<<<<

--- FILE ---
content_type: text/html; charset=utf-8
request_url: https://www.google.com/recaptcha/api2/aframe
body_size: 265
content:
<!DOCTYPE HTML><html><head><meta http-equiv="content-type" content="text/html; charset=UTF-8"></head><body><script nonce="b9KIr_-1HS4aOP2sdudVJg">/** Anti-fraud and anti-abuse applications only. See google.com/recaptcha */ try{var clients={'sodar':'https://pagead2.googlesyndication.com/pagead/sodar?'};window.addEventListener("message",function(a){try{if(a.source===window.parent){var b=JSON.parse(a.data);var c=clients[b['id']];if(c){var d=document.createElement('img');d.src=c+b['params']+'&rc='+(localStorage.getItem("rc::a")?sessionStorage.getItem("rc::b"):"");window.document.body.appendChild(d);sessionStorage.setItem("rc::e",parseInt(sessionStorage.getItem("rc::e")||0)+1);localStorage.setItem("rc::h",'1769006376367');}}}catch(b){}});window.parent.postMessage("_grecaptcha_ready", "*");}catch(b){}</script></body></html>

>>>>

§ EXERCISE: Reproduce every line in the data that has the word "html" in it.

§ RESULT:
content_type: text/html; charset=utf-8
<!DOCTYPE HTML><html><head><meta http-equiv="content-type" content="text/html; charset=UTF-8"></head><body><script nonce="b9KIr_-1HS4aOP2sdudVJg">/** Anti-fraud and anti-abuse applications only. See google.com/recaptcha */ try{var clients={'sodar':'https://pagead2.googlesyndication.com/pagead/sodar?'};window.addEventListener("message",function(a){try{if(a.source===window.parent){var b=JSON.parse(a.data);var c=clients[b['id']];if(c){var d=document.createElement('img');d.src=c+b['params']+'&rc='+(localStorage.getItem("rc::a")?sessionStorage.getItem("rc::b"):"");window.document.body.appendChild(d);sessionStorage.setItem("rc::e",parseInt(sessionStorage.getItem("rc::e")||0)+1);localStorage.setItem("rc::h",'1769006376367');}}}catch(b){}});window.parent.postMessage("_grecaptcha_ready", "*");}catch(b){}</script></body></html>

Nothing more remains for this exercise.